• [Exercise goal]:
Copy out every one of the rows below word for word, leaving out the pictures.
::: Given data :::
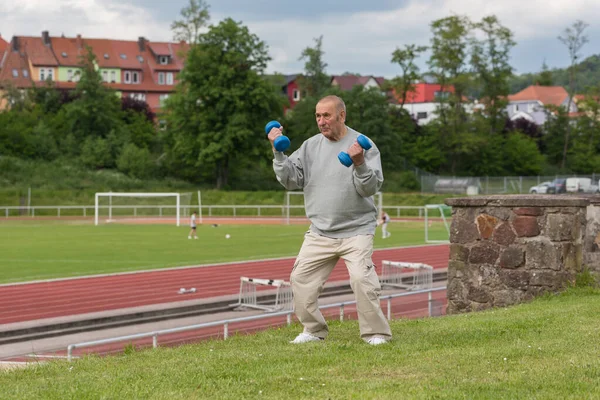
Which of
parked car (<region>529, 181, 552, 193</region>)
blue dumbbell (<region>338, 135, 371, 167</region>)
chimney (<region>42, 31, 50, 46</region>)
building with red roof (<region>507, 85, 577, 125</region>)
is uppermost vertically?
chimney (<region>42, 31, 50, 46</region>)

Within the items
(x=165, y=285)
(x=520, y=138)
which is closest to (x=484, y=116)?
(x=520, y=138)

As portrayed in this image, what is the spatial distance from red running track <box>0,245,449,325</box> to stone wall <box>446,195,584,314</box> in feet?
24.8

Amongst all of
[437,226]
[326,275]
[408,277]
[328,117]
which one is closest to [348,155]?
[328,117]

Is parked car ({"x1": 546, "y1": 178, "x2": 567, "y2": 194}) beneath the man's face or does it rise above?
beneath

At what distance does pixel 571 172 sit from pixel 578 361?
3157 inches

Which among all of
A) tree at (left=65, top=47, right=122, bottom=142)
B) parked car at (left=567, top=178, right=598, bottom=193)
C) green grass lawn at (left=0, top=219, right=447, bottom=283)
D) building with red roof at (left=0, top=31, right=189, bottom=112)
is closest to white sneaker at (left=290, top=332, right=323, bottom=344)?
green grass lawn at (left=0, top=219, right=447, bottom=283)

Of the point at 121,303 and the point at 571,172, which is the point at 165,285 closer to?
the point at 121,303

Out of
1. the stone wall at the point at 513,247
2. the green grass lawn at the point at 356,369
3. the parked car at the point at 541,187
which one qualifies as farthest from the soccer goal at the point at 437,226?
the green grass lawn at the point at 356,369

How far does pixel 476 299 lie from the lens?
11117 millimetres

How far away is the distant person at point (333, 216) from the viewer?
708 cm

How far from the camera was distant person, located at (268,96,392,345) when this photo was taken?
23.2 ft

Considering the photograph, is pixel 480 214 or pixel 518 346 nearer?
pixel 518 346

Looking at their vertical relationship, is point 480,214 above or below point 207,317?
above

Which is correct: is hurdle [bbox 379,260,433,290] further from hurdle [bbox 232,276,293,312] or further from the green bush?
the green bush
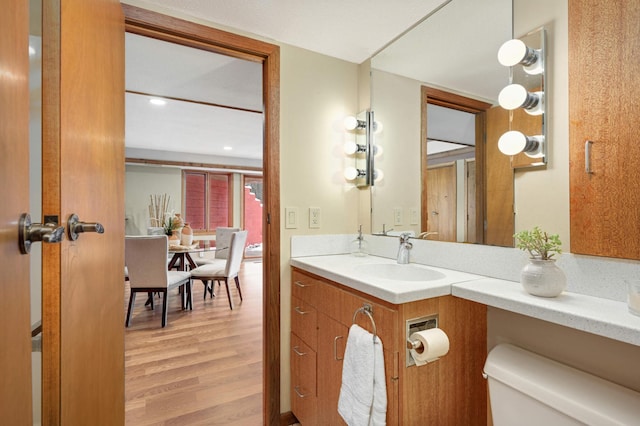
:::
• [Solution]:
Which of
parked car (<region>529, 181, 552, 193</region>)
blue dumbbell (<region>338, 135, 371, 167</region>)
chimney (<region>42, 31, 50, 46</region>)
building with red roof (<region>507, 85, 577, 125</region>)
is uppermost vertically?
chimney (<region>42, 31, 50, 46</region>)

Within the items
(x=165, y=285)
(x=520, y=138)
which is closest to (x=484, y=116)?
(x=520, y=138)

As portrayed in this image, what is the spatial distance from red running track <box>0,245,449,325</box> to stone wall <box>446,195,584,314</box> in feet?
24.8

Amongst all of
[437,226]
[326,275]
[408,277]
[328,117]
which one is closest to [348,155]?
[328,117]

Is parked car ({"x1": 546, "y1": 178, "x2": 567, "y2": 194}) beneath the man's face or does it rise above?
beneath

At what distance does pixel 571 172 sit from pixel 578 361?
3157 inches

Which among all of
A) tree at (left=65, top=47, right=122, bottom=142)
B) parked car at (left=567, top=178, right=598, bottom=193)
C) green grass lawn at (left=0, top=219, right=447, bottom=283)
D) building with red roof at (left=0, top=31, right=189, bottom=112)
is closest to white sneaker at (left=290, top=332, right=323, bottom=344)?
green grass lawn at (left=0, top=219, right=447, bottom=283)

Of the point at 121,303 and the point at 571,172, which is the point at 165,285 closer to?
the point at 121,303

Out of
1. the stone wall at the point at 513,247
2. the green grass lawn at the point at 356,369
3. the parked car at the point at 541,187
which one qualifies as farthest from the soccer goal at the point at 437,226?
the green grass lawn at the point at 356,369

How far does pixel 476 299 lie from the lens?
11117 millimetres

How far away is the distant person at point (333, 216) from the viewer?
708 cm

How far from the camera was distant person, located at (268,96,392,345) when this photo was taken?
23.2 ft

Considering the photograph, is pixel 480 214 or pixel 518 346 nearer?
pixel 518 346

Looking at their vertical relationship, is point 480,214 above or below point 207,317?
above

Which is correct: is hurdle [bbox 379,260,433,290] further from hurdle [bbox 232,276,293,312] or further from the green bush?
the green bush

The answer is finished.